Attendees listened to the band Treebeard Brown, which played at 5 p.m. prior to the 6 p.m. award ceremony with brief introductions for past and current CEASRA contributing members.

“This is nice,” said Jim Highland, Grove City Chairman of Grants and Social Outreach. “We’re getting a good turnout here, so I’m happy about that.”

Following the awards ceremony, live music continued as Sunny Day Treats provided ice cream. On the lawn, games of cornhole and croquet were played.

CEASRA’s activities encompass a broad spectrum of projects to help protect the health, air and water of the greater Grove City area. Currently, the group’s primary focus centers on the ongoing appeals of the Tri-County landfill fracking waste, garbage permits in Pennsylvania Commonwealth Court and the PA-EPA Environmental Hearing Board.

“I am humbled to see that this still has maintained itself doing what it needs to do,” Consbruck said.
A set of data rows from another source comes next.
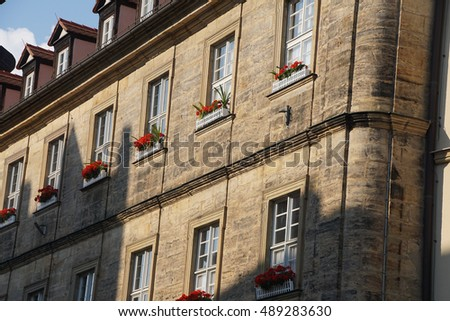 Flowers decorate a stone baroque building in  Bamberg, Germany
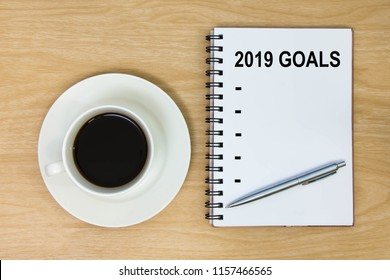 List year 2019 goals on paper wood table background. New Year's Resolution on book and hot coffee cup. Target success concept.  top view.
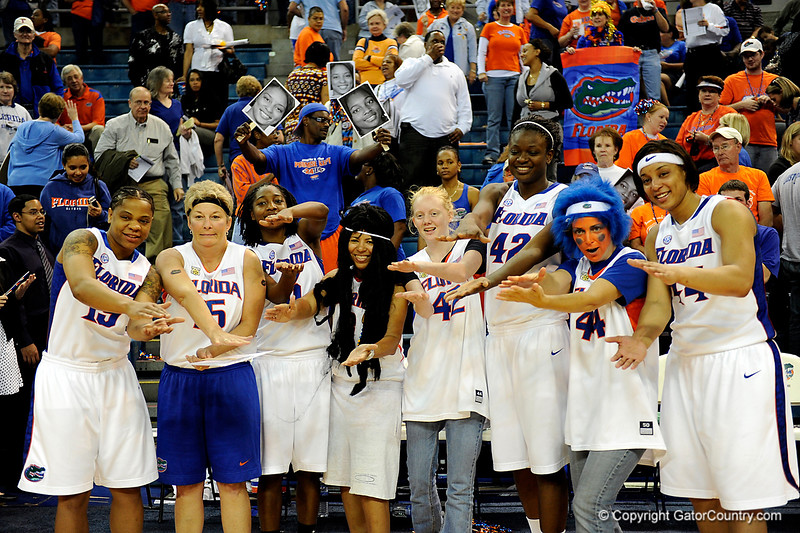 (Casey Brooke Lawson / Gator Country) UF seniors Kim Critton, Aneika Henry, Marshae Dotson and Sha Brooks stand with fans after their last home victory. The Gators defeated South Carolina 82 to 64 on Sunday, February 22, 2009.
“We heard about this through our family and we wanted to come out and support them,” Charlottesville, Va., resident Darlene VanEvery said. She and her husband, Henry VanEvery, said they face the same issues regarding landfill fracking waste. “We have two little granddaughters, and we don’t want things like that in the ground or in the air.”

The VanEverys said they came to “listen to some music, get some ice cream, spend time with family and support the cause.”